FNMI student changes big priority for WCPS

As First Nations, Metis and Inuit (FNMI) students’ needs rise further to the forefront of many educational initiatives

As First Nations, Metis and Inuit (FNMI) students’ needs rise further to the forefront of many educational initiatives, the Wolf Creek Public Schools (WCPS) board of trustees recently met with the division’s Wisdom and Guidance Committee to hear from the committee on their work.

The last time FNMI student success co-ordinator Sheila Hagemann visited the board, last spring, she spoke of the challenges FNMI students face within the division.

One of Hagemann’s primary focuses is to learn how to create successful transitions for FNMI students between grades and schools.

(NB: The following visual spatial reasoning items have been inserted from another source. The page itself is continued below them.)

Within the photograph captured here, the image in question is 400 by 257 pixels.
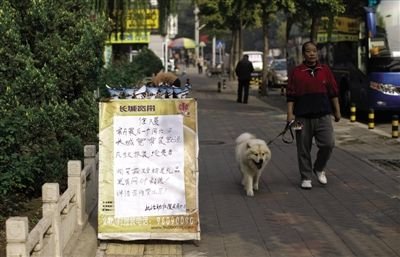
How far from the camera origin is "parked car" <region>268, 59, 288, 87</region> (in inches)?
1396

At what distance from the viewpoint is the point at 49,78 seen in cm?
820

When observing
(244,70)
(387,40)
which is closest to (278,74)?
(244,70)

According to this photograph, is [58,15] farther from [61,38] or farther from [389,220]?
[389,220]

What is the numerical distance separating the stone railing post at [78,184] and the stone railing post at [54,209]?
3.40 feet

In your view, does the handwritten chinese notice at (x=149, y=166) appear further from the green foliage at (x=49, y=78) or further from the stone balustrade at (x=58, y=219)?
the green foliage at (x=49, y=78)

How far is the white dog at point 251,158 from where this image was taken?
8.27 m

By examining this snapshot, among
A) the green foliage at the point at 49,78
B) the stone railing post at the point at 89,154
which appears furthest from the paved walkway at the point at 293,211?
the green foliage at the point at 49,78

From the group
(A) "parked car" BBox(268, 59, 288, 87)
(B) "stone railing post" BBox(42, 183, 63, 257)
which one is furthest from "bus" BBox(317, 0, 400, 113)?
(A) "parked car" BBox(268, 59, 288, 87)

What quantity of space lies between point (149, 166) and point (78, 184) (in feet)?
2.45

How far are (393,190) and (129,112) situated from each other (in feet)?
13.7

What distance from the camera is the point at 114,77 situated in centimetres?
1742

“Many of our students coming in are a little bit intimidated and don’t participate,” said Hagemann in her presentation to the WCPS board.

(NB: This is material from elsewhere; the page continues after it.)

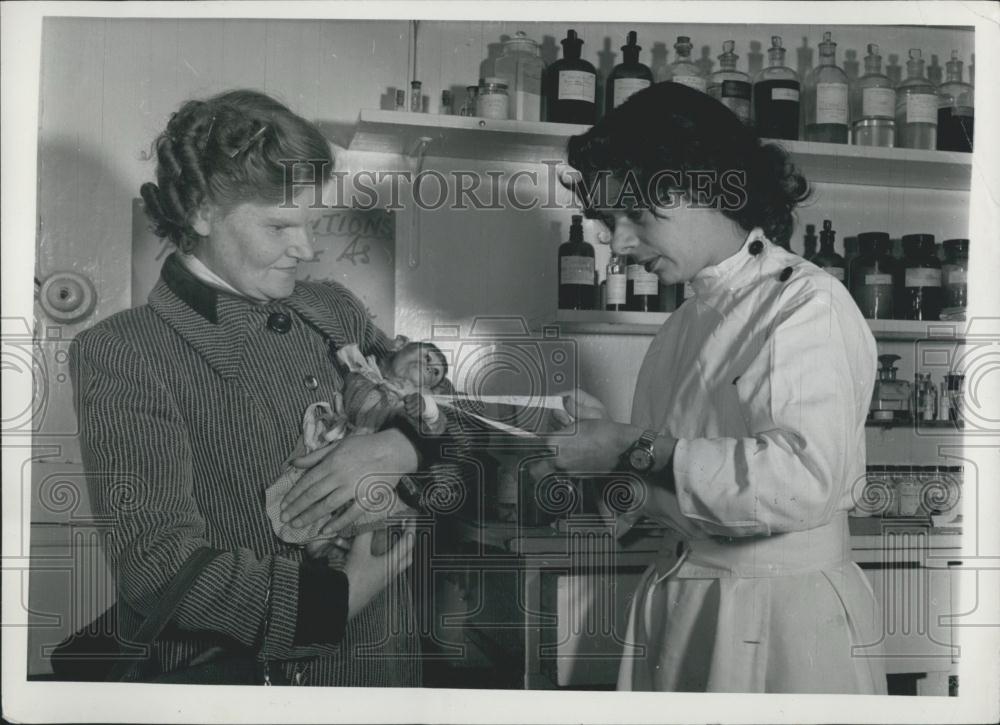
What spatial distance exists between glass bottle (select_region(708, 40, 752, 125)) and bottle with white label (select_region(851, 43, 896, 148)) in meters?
0.22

One of the many things the affected students felt was missing from their education, that would strengthen their abilities and responsiveness, was their culture. Hagemann said that is something the parents also wanted to see.

“Some of the parents fought to get their students here,” she said.

In providing as much support in all areas of education as she can, Hagemann developed three roles for herself within her vision. “I wanted to make sure that we’re engaging our learners. I wanted to build an educated capacity and I wanted to create pathways.”

She also focuses on building relations with the students in a face-to-face classroom setting and keep the FNMI student attendance consistent. ‘We know if there are students in the building, they’re learning.”

Within the division there are 548 FNMI students; 399 in the Ponoka area with 115 of them non-reserve.

At Ponoka Secondary Campus, there are 177, 46 non-reserve; 97 at Ponoka Elementary School with 46 not on reserves and at the Outreach School are 125 FNMI students, 51 non-reserve.

To help her impact those students, Hagemann formed the Wisdom and Guidance Committee, which is where a lot of the programming comes from. “This is our goal, for elders, parents, students and community members, alongside Wolf Creek division personnel, to meet and share ideas on how best to support students in programming,” she said. “We haven’t involved the students yet . . . we’re not there yet.”

Ponoka Elementary School principal Lois Spate sits on the committee as the representative of all the Ponoka WCPS principals and she says the programming Hagemann and the committee has created has made a lot of difference in her halls.

“Just talking about this way of being, how quickly it’s evolved to being a really meaningful experience for our students. It’s like magical Wednesday mornings in our school,” said Spate.

“I can’t believe we’ve waited so long to have this kind of support in our school,” she added.

In the future Hagemann and superintendent Larry Jacobs want to have similar programming, such as the Elders program, for the rest of the division. “Another part of our role is to bring as many First Nation, Metis and Inuit resources into the schools as possible,” Hagemann said.

Moving forward, Hagemann wants Chromebook funding for the FNMI students, however it would only apply to those living on reserves.

She also is going to look into late after school busing to allow the students living in the Maskwacis area the opportunity to participate in after school actives and hold jobs in Ponoka. She also wants a Registered Apprenticeship Program for FNMI students, employability preparation and safety tickets, and more parental involvement.

For funding, she is looking to the federal government for aid. “Every month I’ve scheduled a meeting with Blaine (Calkins, Wetaskiwin MP) and every month it’s been cancelled because he has other commitments,” Hagemann said.